Zahlreiche Sicherheitssysteme sollen das Leben von Profi-Motorradfahrern schützen. Doch hundertprozentigen Schutz können auch sie nicht bieten. Der italienische Rennfahrer Marco Simoncelli erlag am Sonntag nach einem schweren Unfall seinen Verletzungen.

Der tragische Tod des Italieners Marco Simoncelli hat die Risiken im Rennsport erneut offenbart. Gerade im Motorrad-Bereich gehören normale Rennunfälle zum Alltag. So musste im vergangenen Jahr auch der erst 19-jährige Japaner Shoya Tomizawa sein Leben lassen, als er wie Simoncelli von nachfolgenden Fahrern überrollt wurde. Wenn die 150 Kilogramm schweren Zweiräder mit einer Geschwindigkeit um die 200 Kilometer pro Stunde auf einen Menschen prallen, helfen auch die besten Sicherheitsmaßnahmen auf und neben der Strecke nichts.

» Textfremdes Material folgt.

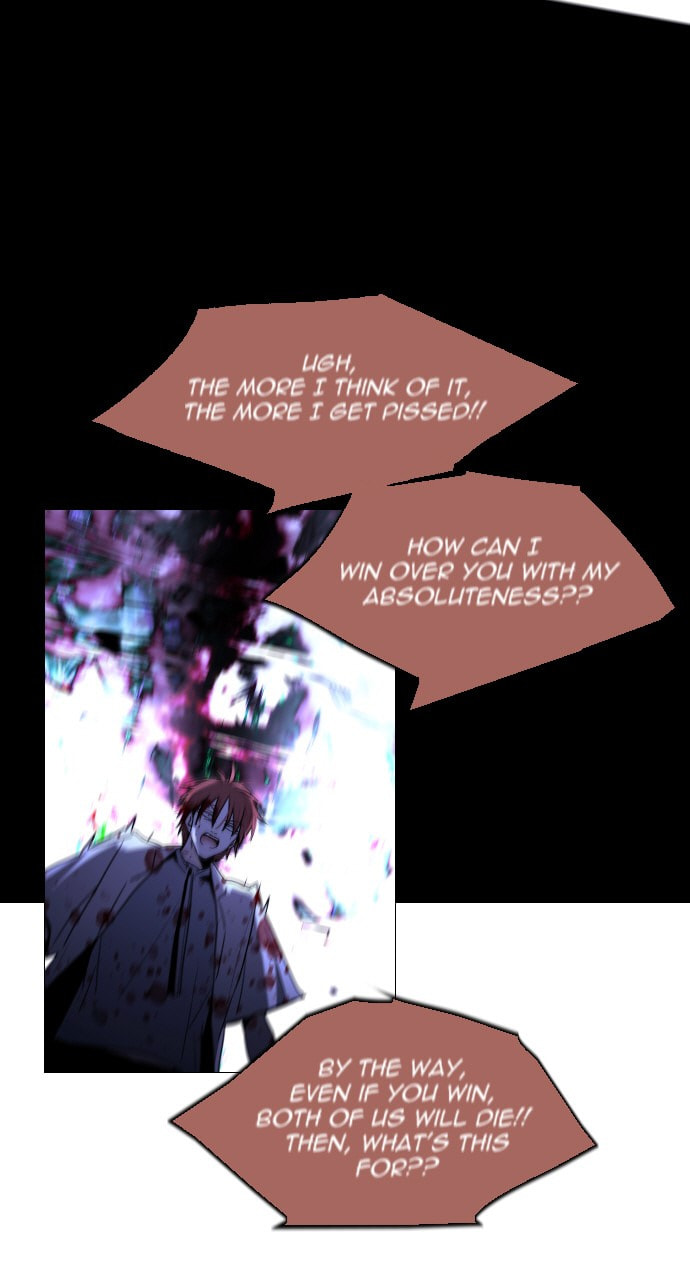 Read Trump chapter 118 image 38 on Lezhin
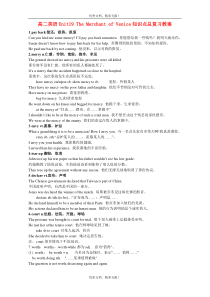 高二英语Unit19TheMerchantofVenice知识点总复习教案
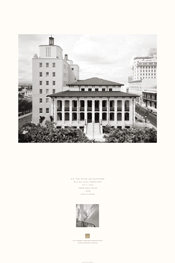 Exterior:  Jose V. Toledo Federal Building and U.S. Courthouse, San Juan, PR
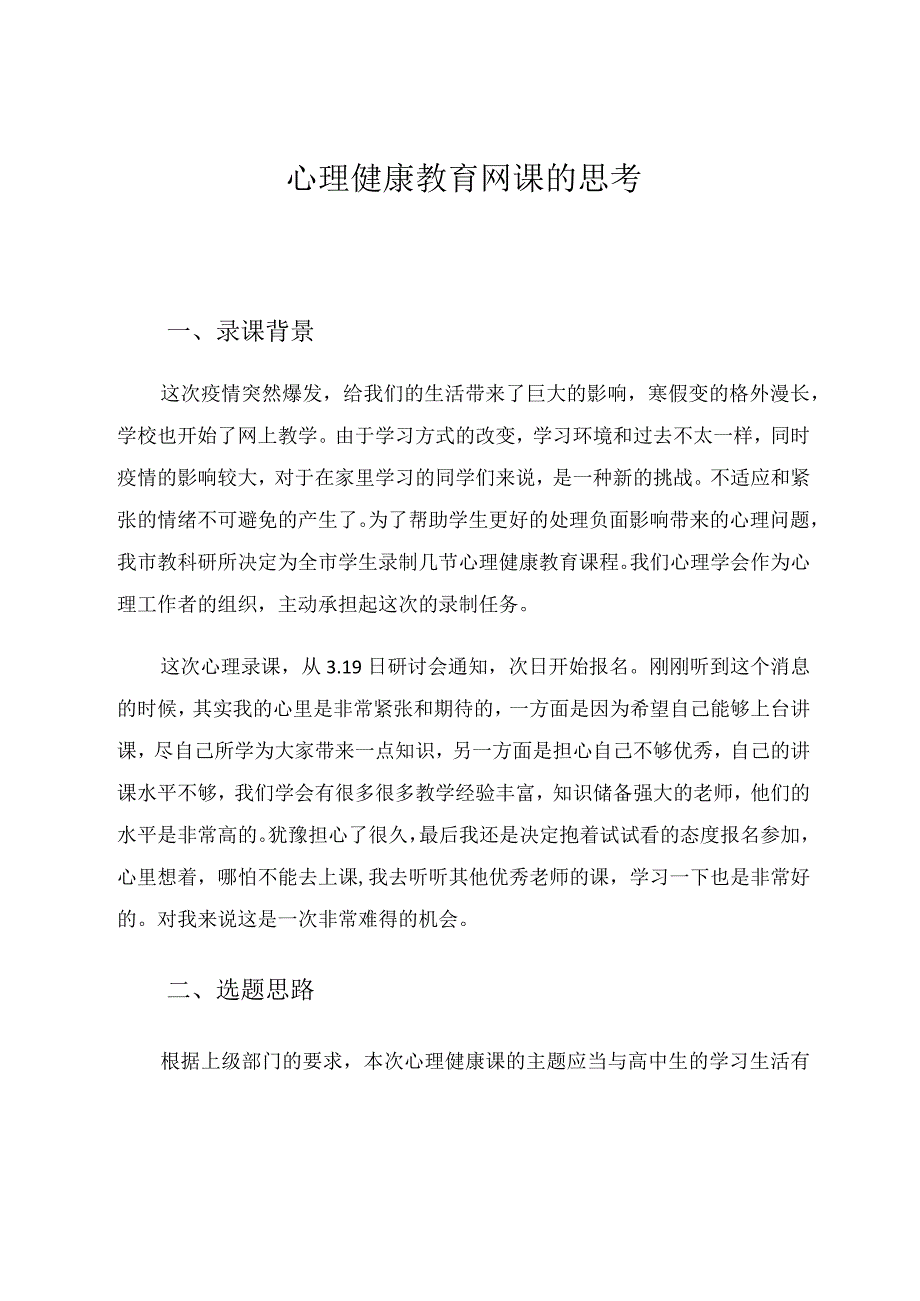 网课录课论的思考论文心理健康论文.docx_第1页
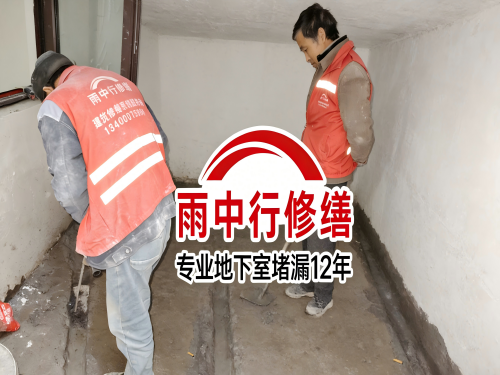 濮阳雨中行修缮成功研发新型环保防水材料 引领行业绿色发展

Daher bemühen sich seit Jahrzehnten Hersteller darum, ihre Lederkombis für Motorrad-Rennfahrer mit immer neuen Sicherheitsfeatures auszustatten. Hightech-Protektoren, Schutzpolster für Wirbelsäule, Schultern, Ellbogen, Knie und andere bedrohte Körperteile stehen im Blickpunkt. Materialien wie Kohlefaser und Kevlar werden verwendet. Auch Airbags, die vor allem Hals und Kopf bei einem Aufprall schützen, gehören zur Ausstattung.

Namhafte Unfallforscher, Hochschulen und Experten für Sicherheitssysteme aus dem Automobilbau sind ständige Gesprächspartner. Zwischenzeitlich werden Errungenschaften aus dem Vierradbereich wie beispielsweise die für die Formel 1 entwickelte Nackenstütze HANS (Head- and Neck-Support) in die Zweiradwelt übertragen. Verliert ein Fahrer aber noch vor dem entscheidenden Aufpral" seinen Helm, hat er wie im Fall Simoncelli kaum Überlebenschancen. Der 24-Jährige erlag am Sonntag noch an der Rennstrecke seinen schweren Verletzungen.